This blog is just about my life and mostly revolves around my son, Jamie. This blog is a combination of everything, whether it may be a new recipe I tried, a good freebie I found, something funny Jamie said, or feelings I'm having about life in general. There's little rhyme or reason. I'll never win any blogging awards, but I enjoy writing about our lives and I mostly do it for my son. It's so easy to forget moments over the years. I've got all these little tidbits of our life in print and I hope that someday Jamie can enjoy them.

I called this blog Mother of Life, Mother of Loss because of my issues with pregnancy loss and the joy of finally bringing this wonderful person into the world. Truly, I feel the pains of loss, but you won't see too much of that here. I am blessed and I am, above all else, a mother of life.

After all the years of infertility and loss, Matthew and I were blessed with a surprise pregnancy. We were pregnant with twins, but unfortunately, Baby A could not stay with us. Baby B grew into a healthy and happy baby girl that we named Bella Marie. We are so blessed to have two beautiful children.

Sunday, March 15, 2009

If I Could Create an Incompetent Cervix Study

If I could spearhead a study about incompetent cervix, this is how I would want it to work...

The would include women who had experiences the birth and/or loss of a baby between fifteen weeks and thirty weeks gestation. The previous births would be attributed to preterm labor, premature rupture of the membranes, incompetent cervix, or unknown causes with or without infection. Women joining the study should be in their first trimester. Ideally, they would begin between week six and week eight. An equal control group of women who have not had pregnancy complications should be included, as well.

Each mother would have a full work up and history to confirm the presence or absence of known risk factors for incompetent cervix, such as DES exposure, cervical trauma such as a D&C (dilation and curettage) from a termination or a miscarriage, previous surgery on the cervix, including biopsies, damage during a difficult birth, congenitally short cervix, malformed cervix or uterus from a birth defect, and uterine anomalies.

On a weekly basis during the entire pregnancy the mothers would have blood panels done to check hormone levels such as testosterone, estrogen, and especially progesterone. Blood testing should also include a full CBC with differential and platelet workup, antinuclear antibodies, and a complete metabolic panel.

Weekly pelvic ultrasounds would be performed to watch for funneling or shortening of the cervix. If funneling or shortening is observed the mother will receive a cerclage to increase the chances of a successful pregnancy. Any mother who has already been diagnosed with incompetent cervix will receive a cerclage at thirteen to fourteen weeks gestation.

I would be interested to see the statistics regarding the success rates of emergency cerclages when placed at the first sign of trouble. Emergency cerclages have been reported to have a low success rate. In talking with other women who have incompetent cervix I have found that most who were able to get an emergency cerclage were initially refused a cerclage, did not get a cerclage for many days, or received them after the cervix was open, often with membranes protruding into the vagina. Preventative cerclages have much higher success rates because they are placed before changes in the cervix occur. I believe that if doctors could catch cases of incompetent cervix during the period prior to the cervix actually opening, that emergency cerclages might be just as effective as preventative cerclages.

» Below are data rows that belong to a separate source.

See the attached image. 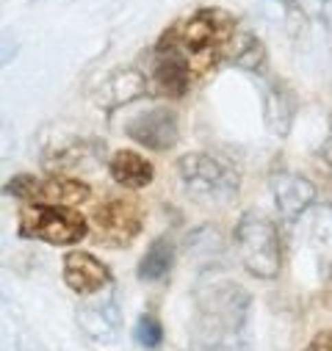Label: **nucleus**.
I'll return each mask as SVG.
<instances>
[{
    "instance_id": "obj_13",
    "label": "nucleus",
    "mask_w": 332,
    "mask_h": 351,
    "mask_svg": "<svg viewBox=\"0 0 332 351\" xmlns=\"http://www.w3.org/2000/svg\"><path fill=\"white\" fill-rule=\"evenodd\" d=\"M108 171H111L114 183L128 189V191H139V189L150 186L152 178H155L152 163L144 155L133 152V149H117L111 163H108Z\"/></svg>"
},
{
    "instance_id": "obj_22",
    "label": "nucleus",
    "mask_w": 332,
    "mask_h": 351,
    "mask_svg": "<svg viewBox=\"0 0 332 351\" xmlns=\"http://www.w3.org/2000/svg\"><path fill=\"white\" fill-rule=\"evenodd\" d=\"M324 160H327L329 169H332V133H329V141L324 144Z\"/></svg>"
},
{
    "instance_id": "obj_14",
    "label": "nucleus",
    "mask_w": 332,
    "mask_h": 351,
    "mask_svg": "<svg viewBox=\"0 0 332 351\" xmlns=\"http://www.w3.org/2000/svg\"><path fill=\"white\" fill-rule=\"evenodd\" d=\"M147 95V80L139 69H119L114 72L97 92V100L100 106L106 108H119V106H128L139 97Z\"/></svg>"
},
{
    "instance_id": "obj_15",
    "label": "nucleus",
    "mask_w": 332,
    "mask_h": 351,
    "mask_svg": "<svg viewBox=\"0 0 332 351\" xmlns=\"http://www.w3.org/2000/svg\"><path fill=\"white\" fill-rule=\"evenodd\" d=\"M294 114H296V97L288 86H283L280 80H272L269 89H266V122L274 133L285 136L291 130V122H294Z\"/></svg>"
},
{
    "instance_id": "obj_9",
    "label": "nucleus",
    "mask_w": 332,
    "mask_h": 351,
    "mask_svg": "<svg viewBox=\"0 0 332 351\" xmlns=\"http://www.w3.org/2000/svg\"><path fill=\"white\" fill-rule=\"evenodd\" d=\"M125 133L144 149L166 152L180 138V119L172 108H147L125 125Z\"/></svg>"
},
{
    "instance_id": "obj_23",
    "label": "nucleus",
    "mask_w": 332,
    "mask_h": 351,
    "mask_svg": "<svg viewBox=\"0 0 332 351\" xmlns=\"http://www.w3.org/2000/svg\"><path fill=\"white\" fill-rule=\"evenodd\" d=\"M327 17H329V28H332V0L327 3Z\"/></svg>"
},
{
    "instance_id": "obj_21",
    "label": "nucleus",
    "mask_w": 332,
    "mask_h": 351,
    "mask_svg": "<svg viewBox=\"0 0 332 351\" xmlns=\"http://www.w3.org/2000/svg\"><path fill=\"white\" fill-rule=\"evenodd\" d=\"M305 351H332V329H321L310 337Z\"/></svg>"
},
{
    "instance_id": "obj_3",
    "label": "nucleus",
    "mask_w": 332,
    "mask_h": 351,
    "mask_svg": "<svg viewBox=\"0 0 332 351\" xmlns=\"http://www.w3.org/2000/svg\"><path fill=\"white\" fill-rule=\"evenodd\" d=\"M241 266L252 274L255 280H277L283 269V243L277 224L258 213V210H246L233 232Z\"/></svg>"
},
{
    "instance_id": "obj_20",
    "label": "nucleus",
    "mask_w": 332,
    "mask_h": 351,
    "mask_svg": "<svg viewBox=\"0 0 332 351\" xmlns=\"http://www.w3.org/2000/svg\"><path fill=\"white\" fill-rule=\"evenodd\" d=\"M133 340H136L141 348H147V351H158L161 343H163V326H161L158 315L141 313V315L136 318V326H133Z\"/></svg>"
},
{
    "instance_id": "obj_18",
    "label": "nucleus",
    "mask_w": 332,
    "mask_h": 351,
    "mask_svg": "<svg viewBox=\"0 0 332 351\" xmlns=\"http://www.w3.org/2000/svg\"><path fill=\"white\" fill-rule=\"evenodd\" d=\"M310 241L318 252V260L324 266V274L332 271V208H318L310 230Z\"/></svg>"
},
{
    "instance_id": "obj_1",
    "label": "nucleus",
    "mask_w": 332,
    "mask_h": 351,
    "mask_svg": "<svg viewBox=\"0 0 332 351\" xmlns=\"http://www.w3.org/2000/svg\"><path fill=\"white\" fill-rule=\"evenodd\" d=\"M252 296L233 280L202 282L197 293V318L191 351H246V321Z\"/></svg>"
},
{
    "instance_id": "obj_6",
    "label": "nucleus",
    "mask_w": 332,
    "mask_h": 351,
    "mask_svg": "<svg viewBox=\"0 0 332 351\" xmlns=\"http://www.w3.org/2000/svg\"><path fill=\"white\" fill-rule=\"evenodd\" d=\"M6 194L25 199L31 205H61L75 208L92 197V189L67 174H47V178H34V174H17L6 183Z\"/></svg>"
},
{
    "instance_id": "obj_12",
    "label": "nucleus",
    "mask_w": 332,
    "mask_h": 351,
    "mask_svg": "<svg viewBox=\"0 0 332 351\" xmlns=\"http://www.w3.org/2000/svg\"><path fill=\"white\" fill-rule=\"evenodd\" d=\"M78 326L80 332L92 337L95 343H114L122 329V313L114 299H106L100 304H89L78 310Z\"/></svg>"
},
{
    "instance_id": "obj_19",
    "label": "nucleus",
    "mask_w": 332,
    "mask_h": 351,
    "mask_svg": "<svg viewBox=\"0 0 332 351\" xmlns=\"http://www.w3.org/2000/svg\"><path fill=\"white\" fill-rule=\"evenodd\" d=\"M222 249V235L216 232V227L205 224V227H197L194 232H189L186 238V252L191 257H211Z\"/></svg>"
},
{
    "instance_id": "obj_16",
    "label": "nucleus",
    "mask_w": 332,
    "mask_h": 351,
    "mask_svg": "<svg viewBox=\"0 0 332 351\" xmlns=\"http://www.w3.org/2000/svg\"><path fill=\"white\" fill-rule=\"evenodd\" d=\"M175 266V243L169 235H161L158 241L150 243V249L144 252V257L139 260V280L141 282H158Z\"/></svg>"
},
{
    "instance_id": "obj_7",
    "label": "nucleus",
    "mask_w": 332,
    "mask_h": 351,
    "mask_svg": "<svg viewBox=\"0 0 332 351\" xmlns=\"http://www.w3.org/2000/svg\"><path fill=\"white\" fill-rule=\"evenodd\" d=\"M141 208L133 199H106L92 213V232L97 243L111 249H125L141 232Z\"/></svg>"
},
{
    "instance_id": "obj_4",
    "label": "nucleus",
    "mask_w": 332,
    "mask_h": 351,
    "mask_svg": "<svg viewBox=\"0 0 332 351\" xmlns=\"http://www.w3.org/2000/svg\"><path fill=\"white\" fill-rule=\"evenodd\" d=\"M178 174L186 194L200 202H230L238 194L235 169L211 152H186L178 160Z\"/></svg>"
},
{
    "instance_id": "obj_10",
    "label": "nucleus",
    "mask_w": 332,
    "mask_h": 351,
    "mask_svg": "<svg viewBox=\"0 0 332 351\" xmlns=\"http://www.w3.org/2000/svg\"><path fill=\"white\" fill-rule=\"evenodd\" d=\"M64 282L78 296H95L114 282L106 263L89 252H69L64 257Z\"/></svg>"
},
{
    "instance_id": "obj_5",
    "label": "nucleus",
    "mask_w": 332,
    "mask_h": 351,
    "mask_svg": "<svg viewBox=\"0 0 332 351\" xmlns=\"http://www.w3.org/2000/svg\"><path fill=\"white\" fill-rule=\"evenodd\" d=\"M20 235L45 241L53 246H72L89 235V221L72 208L28 205L20 213Z\"/></svg>"
},
{
    "instance_id": "obj_8",
    "label": "nucleus",
    "mask_w": 332,
    "mask_h": 351,
    "mask_svg": "<svg viewBox=\"0 0 332 351\" xmlns=\"http://www.w3.org/2000/svg\"><path fill=\"white\" fill-rule=\"evenodd\" d=\"M194 80V66L166 31L152 50V83L163 97H183Z\"/></svg>"
},
{
    "instance_id": "obj_11",
    "label": "nucleus",
    "mask_w": 332,
    "mask_h": 351,
    "mask_svg": "<svg viewBox=\"0 0 332 351\" xmlns=\"http://www.w3.org/2000/svg\"><path fill=\"white\" fill-rule=\"evenodd\" d=\"M272 194H274L280 216L288 224H296L310 210V205L316 202V186L307 178H302V174H296V171L272 174Z\"/></svg>"
},
{
    "instance_id": "obj_2",
    "label": "nucleus",
    "mask_w": 332,
    "mask_h": 351,
    "mask_svg": "<svg viewBox=\"0 0 332 351\" xmlns=\"http://www.w3.org/2000/svg\"><path fill=\"white\" fill-rule=\"evenodd\" d=\"M169 34L178 42V47L186 53V58L191 61L194 77H197L224 58L227 45L235 36V23L222 9H202L191 14L189 20H183L180 25H175Z\"/></svg>"
},
{
    "instance_id": "obj_17",
    "label": "nucleus",
    "mask_w": 332,
    "mask_h": 351,
    "mask_svg": "<svg viewBox=\"0 0 332 351\" xmlns=\"http://www.w3.org/2000/svg\"><path fill=\"white\" fill-rule=\"evenodd\" d=\"M224 58L233 64V66H241V69H249V72H258L263 69L266 64V47L261 45V39L249 31H235L233 42L227 45V53Z\"/></svg>"
}]
</instances>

In cases where premature rupture of the membranes does occur, I would like the women put on full bed-rest with intravenous antibiotics to prevent infection. I do not want ruptured membranes to immediately result in the delivery of the baby if that can be prevented. Medication to stop contractions, such as brethine or magnesium sulfate, should be used if needed. The mother should be closely monitored for any signs of infection.

It would be wonderful if we could identify women who are at risk for incompetent cervix. They could be considered high risk, which would allow for closer monitoring during pregnancy. Weekly ultrasounds between sixteen and twenty-four weeks gestation would probably prevent the loss of many if not most losses due to incompetent cervix since it would allow for early detection of cervical incompetence and the ability to receive an emergency cerclage. These are not always successful, but the earlier you get one, the more likely it is to be successful. Discovering which, if any, hormone irregularities might be a contributing factor would be invaluable. If the simple act of taking a progesterone supplement could reduce the risk of developing incompetent cervix, it would just be phenomenal.

I really think there are a lot more cases of incompetent cervix than statistically reported. It's just so hard to diagnose it after the fact. You generally have to "catch it in the act" before you can make a definitive diagnosis. If you don't it's impossible to tell if you went into labor because you were dilating or you dilated, resulting in you going into labor. How can incompetent cervix be prevented if it can't be identified?

I'd also like to see a standard practice for dealing with incompetent cervix. It seems to me that the vast majority of doctors practically refuse to treat the condition. I've seen so many women lose their babies when their doctors simply refused to even consider the use of a cerclage. I just think that is totally unacceptable. Mother's are putting the lives of their babies in the hands of practitioners who are not willing to do everything in their power to give their babies the chance to live.

Well, that's my moment of dreaming for this morning.